%%

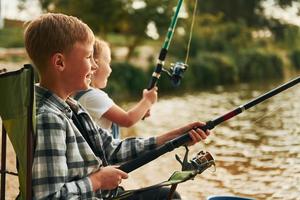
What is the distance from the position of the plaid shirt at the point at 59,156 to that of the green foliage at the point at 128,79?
13.6 m

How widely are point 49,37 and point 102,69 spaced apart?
4.23 feet

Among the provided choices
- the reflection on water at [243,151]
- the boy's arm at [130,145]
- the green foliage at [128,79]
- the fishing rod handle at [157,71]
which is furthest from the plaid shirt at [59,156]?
the green foliage at [128,79]

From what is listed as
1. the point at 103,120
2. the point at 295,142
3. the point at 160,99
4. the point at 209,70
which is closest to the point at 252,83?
the point at 209,70

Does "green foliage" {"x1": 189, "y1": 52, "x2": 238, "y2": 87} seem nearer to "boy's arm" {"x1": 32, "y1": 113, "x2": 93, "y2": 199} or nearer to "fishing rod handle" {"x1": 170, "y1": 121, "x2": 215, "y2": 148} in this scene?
"fishing rod handle" {"x1": 170, "y1": 121, "x2": 215, "y2": 148}

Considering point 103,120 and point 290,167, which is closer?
point 103,120

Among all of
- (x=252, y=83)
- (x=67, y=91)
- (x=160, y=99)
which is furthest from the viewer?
(x=252, y=83)

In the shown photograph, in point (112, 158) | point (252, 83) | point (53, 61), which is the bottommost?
point (252, 83)

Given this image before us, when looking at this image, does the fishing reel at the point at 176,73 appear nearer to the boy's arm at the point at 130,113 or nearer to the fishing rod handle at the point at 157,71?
the fishing rod handle at the point at 157,71

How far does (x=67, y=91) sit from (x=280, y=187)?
12.7ft

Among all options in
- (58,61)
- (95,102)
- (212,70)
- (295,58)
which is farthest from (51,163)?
(295,58)

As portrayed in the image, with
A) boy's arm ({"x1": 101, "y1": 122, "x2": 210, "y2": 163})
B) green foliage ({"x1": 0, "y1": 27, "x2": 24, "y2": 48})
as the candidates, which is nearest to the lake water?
boy's arm ({"x1": 101, "y1": 122, "x2": 210, "y2": 163})

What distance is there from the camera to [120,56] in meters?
21.1

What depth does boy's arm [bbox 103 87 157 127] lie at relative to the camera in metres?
3.28

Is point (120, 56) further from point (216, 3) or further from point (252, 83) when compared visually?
point (216, 3)
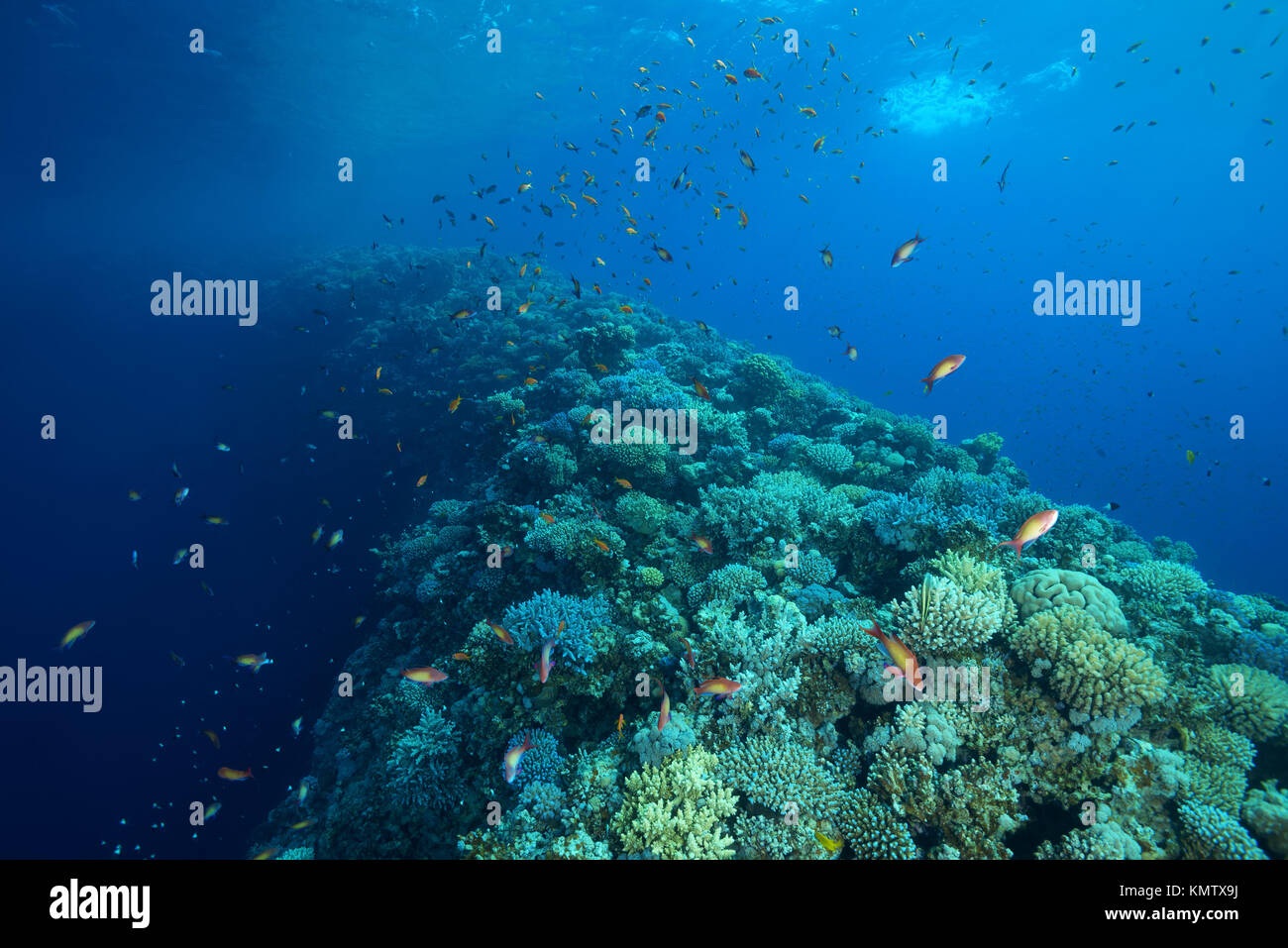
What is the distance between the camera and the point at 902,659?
12.5 feet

%%

Problem details
Change each "plaid shirt" in the records above to "checkered shirt" and reproduce every record otherwise unaltered. Leave the pictures out of your answer.

Final result
What is the distance from the position of the checkered shirt at the point at 59,156 to that of the green foliage at the point at 128,79?
13.6 m

How widely are point 49,37 and point 102,69 spaced apart?
4.23 feet

Among the provided choices
- the reflection on water at [243,151]
- the boy's arm at [130,145]
- the green foliage at [128,79]
- the fishing rod handle at [157,71]
which is furthest from the checkered shirt at [59,156]?
the green foliage at [128,79]

From what is listed as
1. the point at 103,120
2. the point at 295,142
3. the point at 160,99
4. the point at 209,70
which is closest to the point at 252,83?
the point at 209,70

Does "green foliage" {"x1": 189, "y1": 52, "x2": 238, "y2": 87} seem nearer to "boy's arm" {"x1": 32, "y1": 113, "x2": 93, "y2": 199} or nearer to "fishing rod handle" {"x1": 170, "y1": 121, "x2": 215, "y2": 148} in this scene?
"fishing rod handle" {"x1": 170, "y1": 121, "x2": 215, "y2": 148}

Considering point 103,120 and point 290,167, which is closer?
point 103,120

Among all of
- (x=252, y=83)
- (x=67, y=91)
- (x=160, y=99)
which is furthest from the viewer?
(x=252, y=83)

In the shown photograph, in point (112, 158) | point (252, 83) | point (53, 61), which is the bottommost?
point (252, 83)

Given this image before us, when looking at this image, does the fishing reel at the point at 176,73 appear nearer to the boy's arm at the point at 130,113 or nearer to the fishing rod handle at the point at 157,71?
the fishing rod handle at the point at 157,71

How far does (x=67, y=91) sit from (x=280, y=187)?
12.7ft

Among all options in
- (58,61)
- (95,102)
- (212,70)
- (295,58)
which is farthest from (51,163)?
(295,58)

As portrayed in the image, with
A) boy's arm ({"x1": 101, "y1": 122, "x2": 210, "y2": 163})
B) green foliage ({"x1": 0, "y1": 27, "x2": 24, "y2": 48})
as the candidates, which is nearest to the lake water?
boy's arm ({"x1": 101, "y1": 122, "x2": 210, "y2": 163})

What distance is there from the camera to [120,56] in meters?
21.1

What depth does boy's arm [bbox 103 87 157 127] lie at relative to the camera in metres?
3.28

Is point (120, 56) further from point (216, 3) or further from point (252, 83) when compared visually?
point (216, 3)
What is the distance between the camera and the point at 902,659?
12.5 feet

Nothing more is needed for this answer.